Output each entry below as it stands, leaving out every picture.

Captioned web images:
════════════════

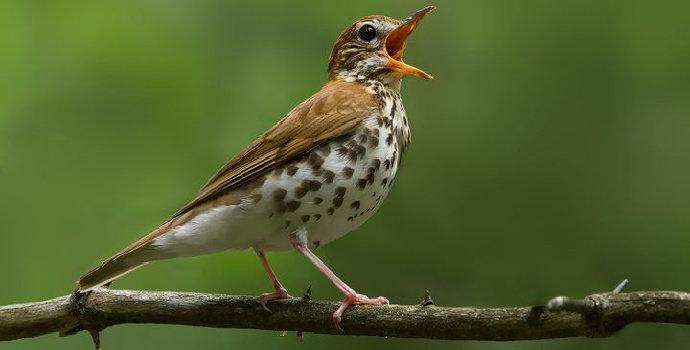 Bagaimana cara kerja suara burung ?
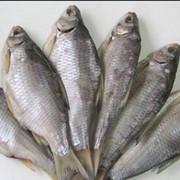 Рыба сушеная или соленая фото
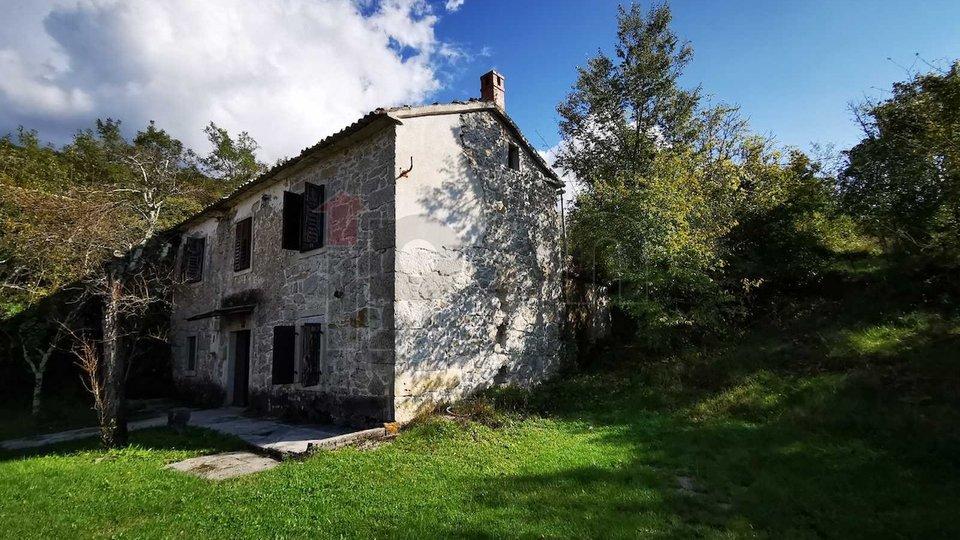 Buzet, Roč, predivna autohtona kamena kuća na prodaju, useljiva, pogobna za bavljenje turizmom!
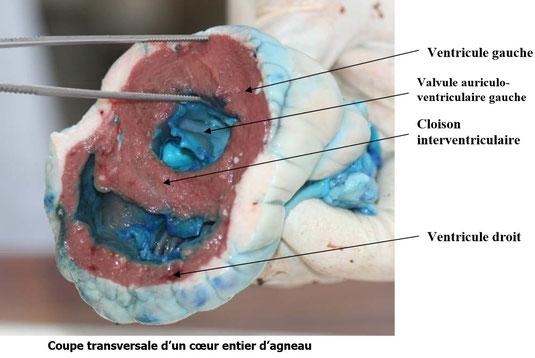 Coupe transversale du cœur d'agneau. La couleur bleue indique où circule le sang. Source : ??
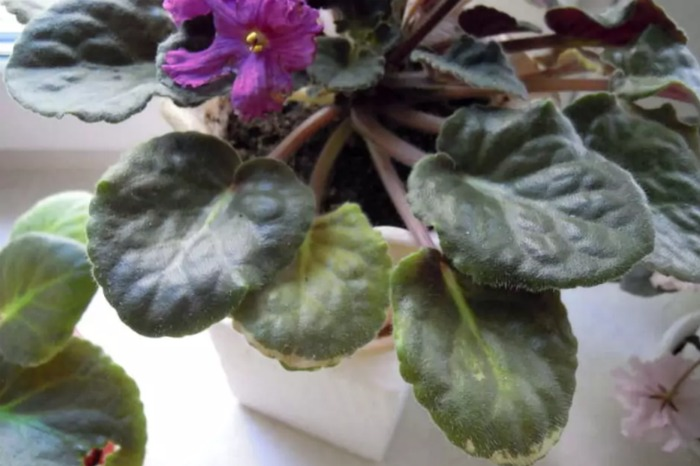 Чому сохнуть листя на улюблених фіалках і що з цим робити: 4 простих методи врятувати квіти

════════════════

▸ **RESPONSE AREA**:
 Bagaimana cara kerja suara burung ?
 Рыба сушеная или соленая фото
 Buzet, Roč, predivna autohtona kamena kuća na prodaju, useljiva, pogobna za bavljenje turizmom!
 Coupe transversale du cœur d'agneau. La couleur bleue indique où circule le sang. Source : ??
 Чому сохнуть листя на улюблених фіалках і що з цим робити: 4 простих методи врятувати квіти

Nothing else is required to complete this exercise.